[Dataset items]
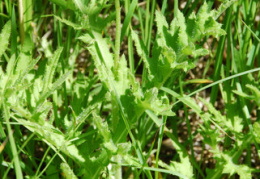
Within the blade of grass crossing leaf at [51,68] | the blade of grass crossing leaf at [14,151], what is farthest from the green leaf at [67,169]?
the blade of grass crossing leaf at [51,68]

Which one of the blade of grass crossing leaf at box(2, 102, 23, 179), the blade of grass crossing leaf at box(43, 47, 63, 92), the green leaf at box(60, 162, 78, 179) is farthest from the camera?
the blade of grass crossing leaf at box(43, 47, 63, 92)

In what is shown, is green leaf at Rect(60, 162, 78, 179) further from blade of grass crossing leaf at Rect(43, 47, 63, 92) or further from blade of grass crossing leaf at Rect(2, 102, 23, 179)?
blade of grass crossing leaf at Rect(43, 47, 63, 92)

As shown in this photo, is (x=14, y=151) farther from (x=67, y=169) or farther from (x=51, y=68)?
(x=51, y=68)

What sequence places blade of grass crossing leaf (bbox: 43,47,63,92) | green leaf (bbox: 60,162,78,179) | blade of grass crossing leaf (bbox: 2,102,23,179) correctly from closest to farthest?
blade of grass crossing leaf (bbox: 2,102,23,179), green leaf (bbox: 60,162,78,179), blade of grass crossing leaf (bbox: 43,47,63,92)

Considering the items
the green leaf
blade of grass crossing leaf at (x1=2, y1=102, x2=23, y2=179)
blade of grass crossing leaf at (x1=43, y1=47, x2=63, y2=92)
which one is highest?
blade of grass crossing leaf at (x1=43, y1=47, x2=63, y2=92)

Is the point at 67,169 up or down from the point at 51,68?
down

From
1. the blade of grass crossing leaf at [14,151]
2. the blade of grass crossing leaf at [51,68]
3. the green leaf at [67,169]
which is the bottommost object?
the green leaf at [67,169]

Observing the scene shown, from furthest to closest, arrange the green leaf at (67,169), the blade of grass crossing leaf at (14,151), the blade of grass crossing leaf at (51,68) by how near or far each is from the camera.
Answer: the blade of grass crossing leaf at (51,68)
the green leaf at (67,169)
the blade of grass crossing leaf at (14,151)

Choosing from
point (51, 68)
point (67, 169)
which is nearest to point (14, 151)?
point (67, 169)

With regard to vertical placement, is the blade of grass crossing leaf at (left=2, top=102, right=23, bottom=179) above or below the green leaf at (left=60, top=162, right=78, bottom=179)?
above

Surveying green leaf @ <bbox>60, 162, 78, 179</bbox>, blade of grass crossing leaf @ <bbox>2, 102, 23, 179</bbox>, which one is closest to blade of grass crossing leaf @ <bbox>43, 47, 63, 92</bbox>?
blade of grass crossing leaf @ <bbox>2, 102, 23, 179</bbox>

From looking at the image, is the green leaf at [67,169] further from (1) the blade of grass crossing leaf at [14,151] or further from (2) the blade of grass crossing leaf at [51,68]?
(2) the blade of grass crossing leaf at [51,68]

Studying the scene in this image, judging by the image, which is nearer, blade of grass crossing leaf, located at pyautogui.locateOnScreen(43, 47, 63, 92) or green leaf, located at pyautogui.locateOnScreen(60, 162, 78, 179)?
green leaf, located at pyautogui.locateOnScreen(60, 162, 78, 179)
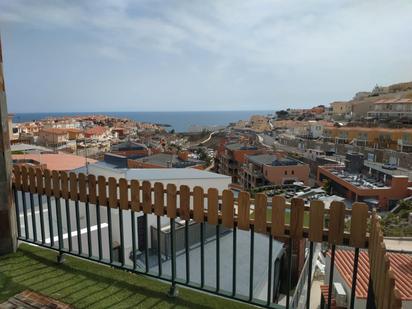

▸ Exercise prompt
Pull out each line in the entries above that contains the word "point".

▸ Correct answer
Is the point at 67,169 up or down from the point at 51,68?
point (51, 68)
point (67, 169)
which is nearest to point (14, 151)?
point (67, 169)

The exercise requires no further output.